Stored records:
━━━━━━━━━━━━━━━━

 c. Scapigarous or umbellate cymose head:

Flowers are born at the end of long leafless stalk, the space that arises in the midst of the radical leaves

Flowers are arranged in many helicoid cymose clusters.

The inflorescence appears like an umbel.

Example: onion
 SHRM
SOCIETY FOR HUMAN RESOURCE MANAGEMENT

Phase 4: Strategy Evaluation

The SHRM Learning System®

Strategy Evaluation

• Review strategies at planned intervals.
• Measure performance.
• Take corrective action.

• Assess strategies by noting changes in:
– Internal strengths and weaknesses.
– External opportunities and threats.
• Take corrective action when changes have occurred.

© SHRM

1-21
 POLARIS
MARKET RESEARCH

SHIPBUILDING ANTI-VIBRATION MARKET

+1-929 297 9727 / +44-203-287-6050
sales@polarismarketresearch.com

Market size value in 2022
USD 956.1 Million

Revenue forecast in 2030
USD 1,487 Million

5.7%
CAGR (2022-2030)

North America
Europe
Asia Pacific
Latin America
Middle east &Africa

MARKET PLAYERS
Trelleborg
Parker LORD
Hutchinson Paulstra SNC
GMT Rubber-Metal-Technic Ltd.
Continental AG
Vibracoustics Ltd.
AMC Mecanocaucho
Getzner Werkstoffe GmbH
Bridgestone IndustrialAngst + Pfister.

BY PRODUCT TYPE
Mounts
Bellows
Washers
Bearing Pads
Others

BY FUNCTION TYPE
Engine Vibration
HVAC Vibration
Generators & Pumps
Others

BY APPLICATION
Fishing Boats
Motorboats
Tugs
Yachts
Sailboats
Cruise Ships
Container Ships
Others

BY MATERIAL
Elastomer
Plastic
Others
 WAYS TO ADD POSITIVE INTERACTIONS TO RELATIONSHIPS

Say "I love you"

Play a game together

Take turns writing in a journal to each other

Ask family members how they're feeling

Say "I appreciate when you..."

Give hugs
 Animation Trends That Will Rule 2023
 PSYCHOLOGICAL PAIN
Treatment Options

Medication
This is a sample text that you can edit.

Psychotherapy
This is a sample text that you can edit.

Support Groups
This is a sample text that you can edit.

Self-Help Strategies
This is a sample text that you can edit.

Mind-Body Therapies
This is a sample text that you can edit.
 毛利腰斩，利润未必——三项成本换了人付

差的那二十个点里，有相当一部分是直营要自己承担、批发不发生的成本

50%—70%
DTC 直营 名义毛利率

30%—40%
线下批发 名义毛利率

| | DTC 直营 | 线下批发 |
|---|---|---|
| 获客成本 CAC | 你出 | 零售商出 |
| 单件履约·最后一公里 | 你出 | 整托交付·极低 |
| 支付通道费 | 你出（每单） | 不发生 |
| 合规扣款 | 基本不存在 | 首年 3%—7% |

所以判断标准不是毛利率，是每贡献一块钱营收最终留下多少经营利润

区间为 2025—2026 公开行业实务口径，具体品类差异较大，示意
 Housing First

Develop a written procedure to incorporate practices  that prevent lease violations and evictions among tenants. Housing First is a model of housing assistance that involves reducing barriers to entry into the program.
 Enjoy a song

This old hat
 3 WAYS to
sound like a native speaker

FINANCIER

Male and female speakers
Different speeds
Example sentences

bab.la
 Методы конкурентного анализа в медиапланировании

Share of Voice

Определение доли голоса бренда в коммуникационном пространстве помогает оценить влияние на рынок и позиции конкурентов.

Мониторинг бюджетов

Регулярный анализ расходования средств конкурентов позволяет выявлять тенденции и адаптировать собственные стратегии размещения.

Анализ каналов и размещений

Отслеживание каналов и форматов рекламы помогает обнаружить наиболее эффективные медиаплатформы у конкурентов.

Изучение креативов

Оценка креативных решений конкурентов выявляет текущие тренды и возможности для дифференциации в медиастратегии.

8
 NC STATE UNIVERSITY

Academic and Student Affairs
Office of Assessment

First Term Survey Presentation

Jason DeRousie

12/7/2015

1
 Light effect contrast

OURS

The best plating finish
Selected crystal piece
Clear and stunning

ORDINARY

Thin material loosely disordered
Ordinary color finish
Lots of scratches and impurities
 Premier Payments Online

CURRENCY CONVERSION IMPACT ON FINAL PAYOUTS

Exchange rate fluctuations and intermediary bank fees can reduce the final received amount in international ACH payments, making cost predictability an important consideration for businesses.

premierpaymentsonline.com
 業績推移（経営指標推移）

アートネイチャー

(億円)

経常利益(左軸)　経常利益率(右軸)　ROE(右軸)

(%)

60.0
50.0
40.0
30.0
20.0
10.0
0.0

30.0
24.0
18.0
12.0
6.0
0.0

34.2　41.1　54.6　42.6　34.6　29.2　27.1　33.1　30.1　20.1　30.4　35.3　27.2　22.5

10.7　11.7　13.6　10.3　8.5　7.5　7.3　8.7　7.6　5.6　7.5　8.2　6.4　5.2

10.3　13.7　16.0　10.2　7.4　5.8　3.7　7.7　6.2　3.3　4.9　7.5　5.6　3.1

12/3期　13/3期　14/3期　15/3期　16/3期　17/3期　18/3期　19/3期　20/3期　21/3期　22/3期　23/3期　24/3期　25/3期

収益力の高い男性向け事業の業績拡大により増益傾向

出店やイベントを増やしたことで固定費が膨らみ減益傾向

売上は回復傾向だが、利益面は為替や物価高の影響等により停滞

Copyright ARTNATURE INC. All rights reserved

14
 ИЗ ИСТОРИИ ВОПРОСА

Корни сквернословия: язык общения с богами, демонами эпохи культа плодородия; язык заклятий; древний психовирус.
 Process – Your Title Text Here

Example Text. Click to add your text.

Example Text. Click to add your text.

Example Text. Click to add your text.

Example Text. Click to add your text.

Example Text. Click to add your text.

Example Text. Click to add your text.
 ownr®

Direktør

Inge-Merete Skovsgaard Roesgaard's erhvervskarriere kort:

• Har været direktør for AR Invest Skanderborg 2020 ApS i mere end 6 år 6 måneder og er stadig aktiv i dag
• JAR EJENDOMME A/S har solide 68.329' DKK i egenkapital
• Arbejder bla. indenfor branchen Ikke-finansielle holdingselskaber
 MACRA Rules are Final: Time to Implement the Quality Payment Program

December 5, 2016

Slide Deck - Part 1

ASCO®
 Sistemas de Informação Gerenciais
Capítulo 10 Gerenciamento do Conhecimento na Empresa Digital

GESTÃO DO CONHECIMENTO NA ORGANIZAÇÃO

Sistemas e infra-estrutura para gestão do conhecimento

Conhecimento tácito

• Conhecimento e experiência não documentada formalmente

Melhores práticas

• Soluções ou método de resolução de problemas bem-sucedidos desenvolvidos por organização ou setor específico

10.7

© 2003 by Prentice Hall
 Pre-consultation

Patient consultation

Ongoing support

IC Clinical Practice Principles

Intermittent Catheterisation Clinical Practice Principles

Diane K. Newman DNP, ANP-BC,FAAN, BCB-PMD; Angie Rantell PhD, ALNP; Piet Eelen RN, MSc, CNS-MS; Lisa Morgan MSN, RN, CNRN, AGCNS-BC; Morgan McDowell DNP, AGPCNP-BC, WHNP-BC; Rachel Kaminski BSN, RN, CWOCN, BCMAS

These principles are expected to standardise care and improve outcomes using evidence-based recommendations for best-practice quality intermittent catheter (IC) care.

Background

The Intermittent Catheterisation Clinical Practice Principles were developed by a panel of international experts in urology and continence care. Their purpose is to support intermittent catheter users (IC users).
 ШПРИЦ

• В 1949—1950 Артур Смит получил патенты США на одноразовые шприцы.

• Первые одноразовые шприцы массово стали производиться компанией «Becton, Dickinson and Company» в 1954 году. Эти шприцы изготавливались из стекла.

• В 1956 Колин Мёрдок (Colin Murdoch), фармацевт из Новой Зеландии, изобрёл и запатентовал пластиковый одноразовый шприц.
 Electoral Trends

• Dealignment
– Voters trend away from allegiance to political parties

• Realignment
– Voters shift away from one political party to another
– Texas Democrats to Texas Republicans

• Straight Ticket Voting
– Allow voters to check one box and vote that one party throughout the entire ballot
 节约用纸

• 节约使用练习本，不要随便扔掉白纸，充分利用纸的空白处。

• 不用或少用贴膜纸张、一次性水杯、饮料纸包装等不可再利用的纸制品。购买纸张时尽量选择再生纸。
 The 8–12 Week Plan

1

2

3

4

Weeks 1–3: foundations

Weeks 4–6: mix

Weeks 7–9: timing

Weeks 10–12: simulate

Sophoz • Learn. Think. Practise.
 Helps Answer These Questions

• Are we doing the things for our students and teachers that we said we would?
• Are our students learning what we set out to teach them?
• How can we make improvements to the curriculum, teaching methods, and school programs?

━━━━━━━━━━━━━━━━

* **BRIEF**: All that belongs in the answer is the run of lines above from the line containing "DKK i egenkapital" through the line containing "Sophoz • Learn. Think. Practise.", exactly as written.

* **RESPONSE FOR THIS EXERCISE**:
• JAR EJENDOMME A/S har solide 68.329' DKK i egenkapital
• Arbejder bla. indenfor branchen Ikke-finansielle holdingselskaber
 MACRA Rules are Final: Time to Implement the Quality Payment Program

December 5, 2016

Slide Deck - Part 1

ASCO®
 Sistemas de Informação Gerenciais
Capítulo 10 Gerenciamento do Conhecimento na Empresa Digital

GESTÃO DO CONHECIMENTO NA ORGANIZAÇÃO

Sistemas e infra-estrutura para gestão do conhecimento

Conhecimento tácito

• Conhecimento e experiência não documentada formalmente

Melhores práticas

• Soluções ou método de resolução de problemas bem-sucedidos desenvolvidos por organização ou setor específico

10.7

© 2003 by Prentice Hall
 Pre-consultation

Patient consultation

Ongoing support

IC Clinical Practice Principles

Intermittent Catheterisation Clinical Practice Principles

Diane K. Newman DNP, ANP-BC,FAAN, BCB-PMD; Angie Rantell PhD, ALNP; Piet Eelen RN, MSc, CNS-MS; Lisa Morgan MSN, RN, CNRN, AGCNS-BC; Morgan McDowell DNP, AGPCNP-BC, WHNP-BC; Rachel Kaminski BSN, RN, CWOCN, BCMAS

These principles are expected to standardise care and improve outcomes using evidence-based recommendations for best-practice quality intermittent catheter (IC) care.

Background

The Intermittent Catheterisation Clinical Practice Principles were developed by a panel of international experts in urology and continence care. Their purpose is to support intermittent catheter users (IC users).
 ШПРИЦ

• В 1949—1950 Артур Смит получил патенты США на одноразовые шприцы.

• Первые одноразовые шприцы массово стали производиться компанией «Becton, Dickinson and Company» в 1954 году. Эти шприцы изготавливались из стекла.

• В 1956 Колин Мёрдок (Colin Murdoch), фармацевт из Новой Зеландии, изобрёл и запатентовал пластиковый одноразовый шприц.
 Electoral Trends

• Dealignment
– Voters trend away from allegiance to political parties

• Realignment
– Voters shift away from one political party to another
– Texas Democrats to Texas Republicans

• Straight Ticket Voting
– Allow voters to check one box and vote that one party throughout the entire ballot
 节约用纸

• 节约使用练习本，不要随便扔掉白纸，充分利用纸的空白处。

• 不用或少用贴膜纸张、一次性水杯、饮料纸包装等不可再利用的纸制品。购买纸张时尽量选择再生纸。
 The 8–12 Week Plan

1

2

3

4

Weeks 1–3: foundations

Weeks 4–6: mix

Weeks 7–9: timing

Weeks 10–12: simulate

Sophoz • Learn. Think. Practise.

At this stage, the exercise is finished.